BEGIN Provided passage
For a fleeting moment, Parliament’s warring clans found common cause: to take down Ursula von der Leyen’s €2 trillion budget plan. But as soon as the Commission president tweaked her proposal to avert a rebellion, the pro-European coalition’s fragile unity shattered.

Von der Leyen’s “rural target” proposal and her offer to give Parliament a stronger say were supposed to defuse anger over her plan to merge farm and regional funds in the next seven-year spending framework. Instead, they reignited old feuds.

On Wednesday, Socialist leader Iratxe García dismissed the revisions as “window dressing,” warning that key social programmes such as ESF+ remain underfunded and that cohesion spending, along with Parliament’s budgetary prerogatives, are being sidelined. The Greens and Renew applauded the concessions but grumbled that they fell short of expectations.

The only ones smiling were in von der Leyen’s camp. “We see many of our priorities reflected,” said EPP boss Manfred Weber, who only a week earlier had threatened to block the plan.

Asked by my colleague Jacob Wulff Wold whether the Commission’s changes catered more to EPP talking points than to Parliament’s broader concerns, EPP negotiator Siegfried Mureșan dismissed the charge. “The analysis saying the Commission pleased the EPP more or the S&D more is wrong,” he said.

If Monday’s climbdown revealed a Parliament at odds over the EU’s purse strings, today’s vote on business sustainability rules will show just how deep those divisions go.

MEPs are set to decide on rolling back corporate due diligence obligations, with the EPP courting support from the far-right Patriots for Europe, my colleagues Magnus Lund Nielsen and Nikolaus J. Kurmayer write. Such a deal would mark an unprecedented level of cooperation between the mainstream centre-right and the nationalist hard right.

“I am preparing the vote under the presumption that we will not find a compromise with EPP between now and tomorrow,” Rene Repasi, the Socialists’ negotiator, said last night.

Secret vote clouds 2040 climate target

Parliament takes up another crucial green file today – a plan to cut EU emissions by 90% from 1990 levels by 2040 – under a cloud of secrecy.

A Polish-led faction of the EPP, joined by MEPs from Hungary, Italy, France and even Germany, wants to water the target down to 83% and delay the EU-wide CO₂ price on fuels until 2030. The move would openly defy party boss Manfred Weber, who endorsed the original deal on Tuesday.

At the request of the hard-right ECR and far-right PfE, the vote will be held in secret – the second such procedure this month. The rule is meant to allow MEPs to vote in line with their conscience, but the provision is now being used to sow division, progressive lawmakers said.
Russian assets row could cost the EU

EU capitals will shoulder a “substantial financial burden” if the Commission’s plan to use €140 billion worth of immobilised Russian assets to support Ukraine falls through, EU economy chief Valdis Dombrovskis warned late on Wednesday.

Speaking to reporters after a meeting of eurozone finance ministers in Brussels, Dombrovskis said the EU executive was still pressing Belgium to drop its veto on the so-called reparation loan, while also examining fallback options. He cautioned that these alternatives would place a “heavy fiscal burden on member states.”

Options under discussion include issuing joint EU debt or providing bilateral national grants.
END Provided passage
BEGIN Data excerpts
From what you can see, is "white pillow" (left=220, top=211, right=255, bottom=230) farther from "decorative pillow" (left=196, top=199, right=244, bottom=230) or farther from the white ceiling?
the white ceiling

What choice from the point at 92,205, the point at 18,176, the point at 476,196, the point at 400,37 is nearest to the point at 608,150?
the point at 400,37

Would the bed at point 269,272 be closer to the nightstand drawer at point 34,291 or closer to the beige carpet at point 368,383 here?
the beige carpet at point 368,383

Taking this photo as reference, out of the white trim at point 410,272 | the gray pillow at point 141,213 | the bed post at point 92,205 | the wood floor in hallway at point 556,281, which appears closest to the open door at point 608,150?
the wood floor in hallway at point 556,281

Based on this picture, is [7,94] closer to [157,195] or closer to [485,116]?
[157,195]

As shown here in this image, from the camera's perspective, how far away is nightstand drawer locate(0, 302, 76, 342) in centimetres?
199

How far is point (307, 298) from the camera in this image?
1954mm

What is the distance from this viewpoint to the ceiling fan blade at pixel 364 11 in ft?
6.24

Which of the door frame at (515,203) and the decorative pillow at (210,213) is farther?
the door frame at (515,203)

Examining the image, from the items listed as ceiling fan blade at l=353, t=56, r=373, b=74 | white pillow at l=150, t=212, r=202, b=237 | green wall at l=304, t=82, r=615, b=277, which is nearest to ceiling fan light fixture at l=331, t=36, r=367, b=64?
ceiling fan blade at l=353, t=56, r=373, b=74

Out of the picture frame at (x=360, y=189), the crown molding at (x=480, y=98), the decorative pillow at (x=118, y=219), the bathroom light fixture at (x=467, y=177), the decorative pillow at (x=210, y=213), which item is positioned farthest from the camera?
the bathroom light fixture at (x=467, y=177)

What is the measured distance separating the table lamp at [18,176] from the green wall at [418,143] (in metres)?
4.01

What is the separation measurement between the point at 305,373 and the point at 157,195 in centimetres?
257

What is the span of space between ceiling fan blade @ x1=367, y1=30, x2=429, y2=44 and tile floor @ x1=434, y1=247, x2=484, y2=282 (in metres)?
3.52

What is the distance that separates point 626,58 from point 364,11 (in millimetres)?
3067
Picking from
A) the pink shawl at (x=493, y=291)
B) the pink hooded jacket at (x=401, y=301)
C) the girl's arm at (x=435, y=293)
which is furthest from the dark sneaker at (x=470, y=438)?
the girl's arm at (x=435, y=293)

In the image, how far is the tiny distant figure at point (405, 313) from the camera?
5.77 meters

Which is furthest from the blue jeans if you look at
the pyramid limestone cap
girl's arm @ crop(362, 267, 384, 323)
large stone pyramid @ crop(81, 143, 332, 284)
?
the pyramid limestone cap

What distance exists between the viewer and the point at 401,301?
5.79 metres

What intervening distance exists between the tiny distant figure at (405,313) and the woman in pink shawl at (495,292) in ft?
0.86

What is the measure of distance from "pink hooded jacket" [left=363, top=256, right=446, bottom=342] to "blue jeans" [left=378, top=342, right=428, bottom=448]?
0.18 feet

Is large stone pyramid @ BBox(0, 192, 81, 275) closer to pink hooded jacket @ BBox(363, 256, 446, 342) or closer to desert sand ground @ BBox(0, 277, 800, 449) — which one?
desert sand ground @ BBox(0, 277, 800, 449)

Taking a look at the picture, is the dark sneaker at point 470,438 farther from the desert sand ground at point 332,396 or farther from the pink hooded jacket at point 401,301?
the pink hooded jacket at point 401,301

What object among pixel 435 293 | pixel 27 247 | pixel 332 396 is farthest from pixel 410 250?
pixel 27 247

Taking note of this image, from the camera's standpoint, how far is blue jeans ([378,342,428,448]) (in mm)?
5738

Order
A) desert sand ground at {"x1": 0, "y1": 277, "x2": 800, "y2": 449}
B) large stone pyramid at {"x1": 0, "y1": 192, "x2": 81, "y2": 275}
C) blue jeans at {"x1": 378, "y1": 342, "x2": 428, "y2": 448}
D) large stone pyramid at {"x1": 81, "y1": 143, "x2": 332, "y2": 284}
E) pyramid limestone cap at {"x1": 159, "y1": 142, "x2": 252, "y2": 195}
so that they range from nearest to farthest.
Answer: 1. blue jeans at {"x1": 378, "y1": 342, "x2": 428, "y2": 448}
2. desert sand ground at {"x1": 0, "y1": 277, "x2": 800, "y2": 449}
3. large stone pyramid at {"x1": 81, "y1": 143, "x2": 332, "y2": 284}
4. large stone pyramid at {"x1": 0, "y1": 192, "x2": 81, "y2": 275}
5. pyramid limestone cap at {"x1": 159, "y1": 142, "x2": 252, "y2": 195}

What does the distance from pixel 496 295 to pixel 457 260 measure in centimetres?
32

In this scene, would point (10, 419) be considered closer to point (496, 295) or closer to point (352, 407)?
END Data excerpts
[Exercise instructions]:
Reproduce word for word the part of the news text about the EU budget plan from "If Monday’s climbdown" to "those divisions go.".

[Answer to the problem]:
If Monday’s climbdown revealed a Parliament at odds over the EU’s purse strings, today’s vote on business sustainability rules will show just how deep those divisions go.